# Passage to read

Many Border checks could be done remotely if needed, says Varadkar

Discussion of frontier will be on agenda when Angela Merkel visits Dublin

Preparations for dealing with the EU frontier on the island of Ireland will be one of the main items on the agenda when the German chancellor Angela Merkel visits Dublin today for talks with Taoiseach Leo Varadkar. Photograph: Toby Melville/Reuters

Preparations for dealing with the EU frontier on the island of Ireland will be one of the main items on the agenda when the German chancellor Angela Merkel visits Dublin today for talks with Taoiseach Leo Varadkar. Photograph: Toby Melville/Reuters

 

Many Border checks and procedures after a no-deal Brexit could be done remotely, Taoiseach Leo Varadkar has said, but animal checks can only be done physically by vets.

Mr Varadkar said the Government will propose that these checks take place at Northern ports on animals arriving from the UK but that would require the British government to co-operate. He said the collection of tariffs and customs duties could be administered either online or through tax offices.

# Data records
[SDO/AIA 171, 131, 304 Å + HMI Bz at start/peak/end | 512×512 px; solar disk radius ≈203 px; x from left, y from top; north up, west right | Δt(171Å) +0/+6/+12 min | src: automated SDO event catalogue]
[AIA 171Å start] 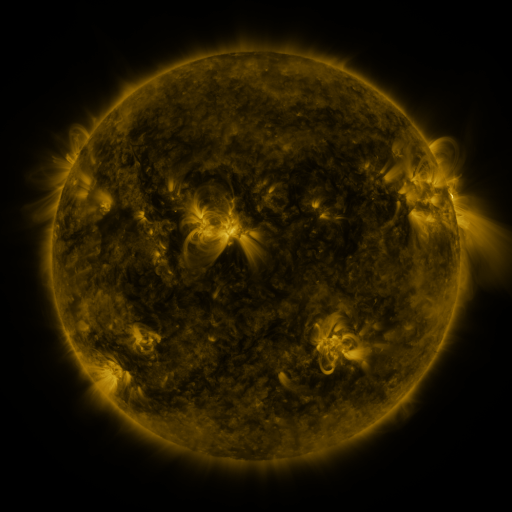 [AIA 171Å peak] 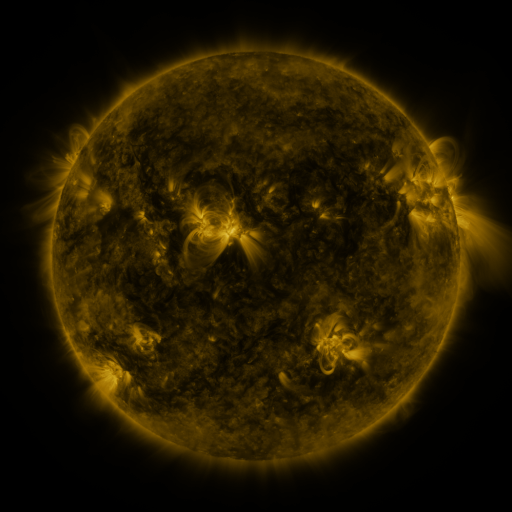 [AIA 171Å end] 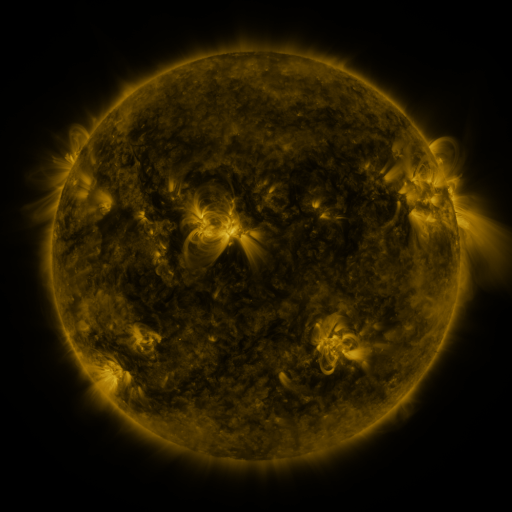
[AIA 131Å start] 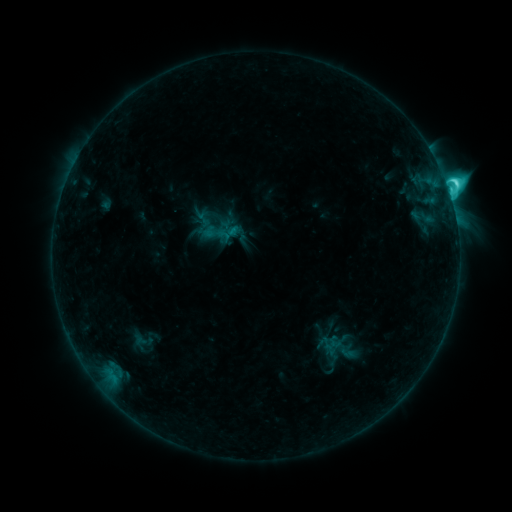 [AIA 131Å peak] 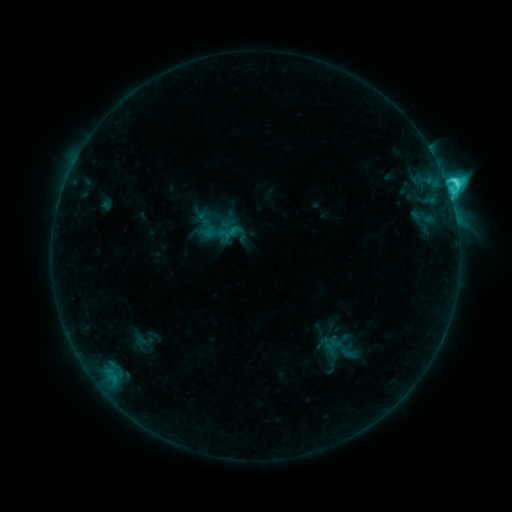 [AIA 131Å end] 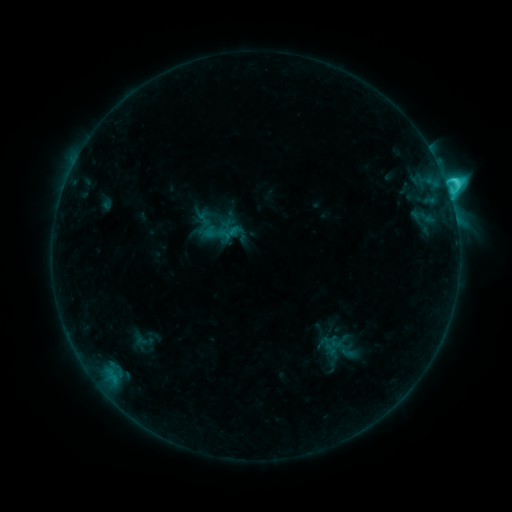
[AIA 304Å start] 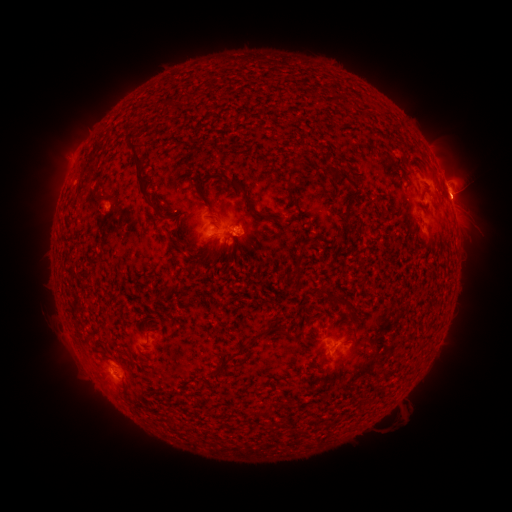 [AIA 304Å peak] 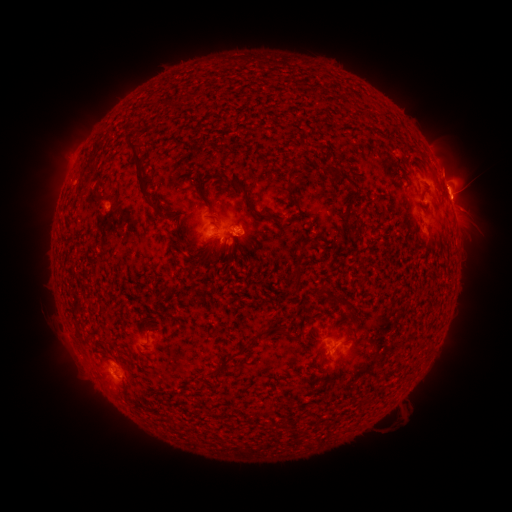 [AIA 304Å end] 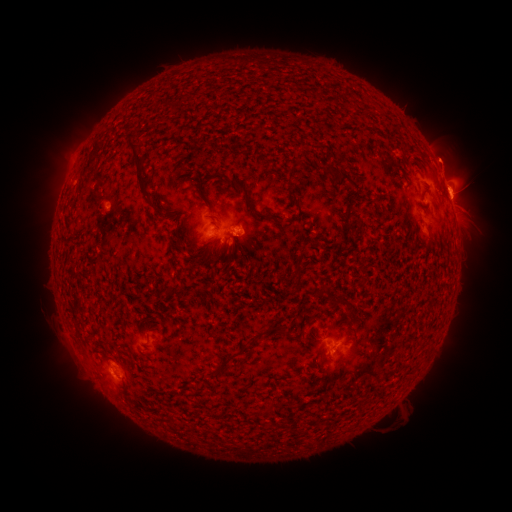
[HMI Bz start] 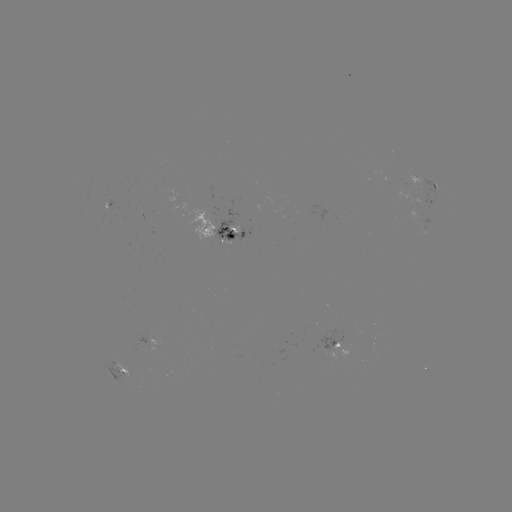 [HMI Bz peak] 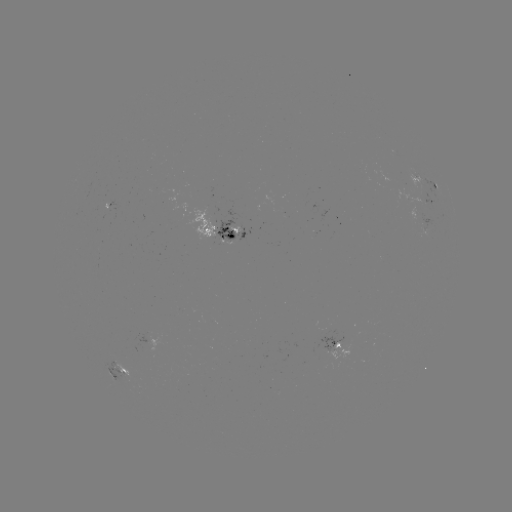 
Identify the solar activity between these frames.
eruption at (450, 157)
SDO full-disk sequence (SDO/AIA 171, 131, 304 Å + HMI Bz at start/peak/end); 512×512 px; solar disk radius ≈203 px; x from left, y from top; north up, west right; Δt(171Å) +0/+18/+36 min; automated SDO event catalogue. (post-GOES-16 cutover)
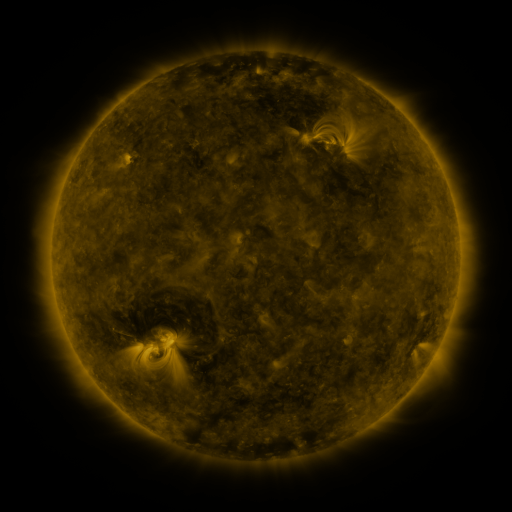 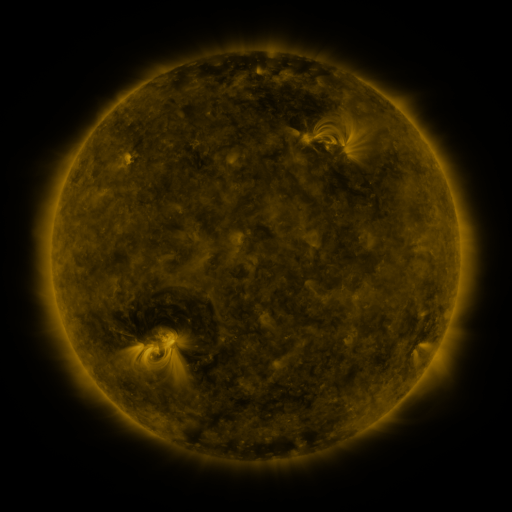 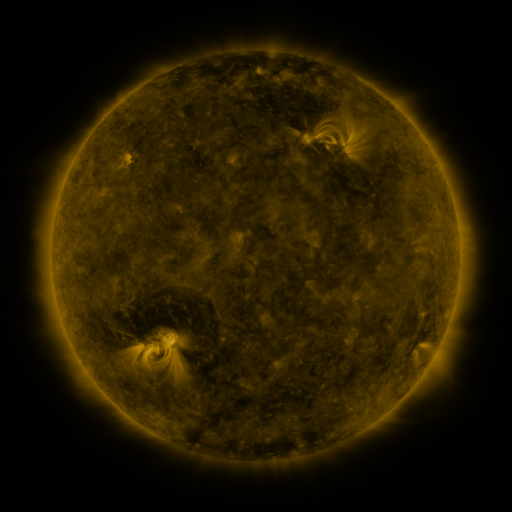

# Exercise directions
From the article on Border checks, quote the passage that begins at the words "Many Border checks could" and stops after "physically by vets.".

# Completed exercise
Many Border checks could be done remotely if needed, says Varadkar

Discussion of frontier will be on agenda when Angela Merkel visits Dublin

Preparations for dealing with the EU frontier on the island of Ireland will be one of the main items on the agenda when the German chancellor Angela Merkel visits Dublin today for talks with Taoiseach Leo Varadkar. Photograph: Toby Melville/Reuters

Preparations for dealing with the EU frontier on the island of Ireland will be one of the main items on the agenda when the German chancellor Angela Merkel visits Dublin today for talks with Taoiseach Leo Varadkar. Photograph: Toby Melville/Reuters

 

Many Border checks and procedures after a no-deal Brexit could be done remotely, Taoiseach Leo Varadkar has said, but animal checks can only be done physically by vets.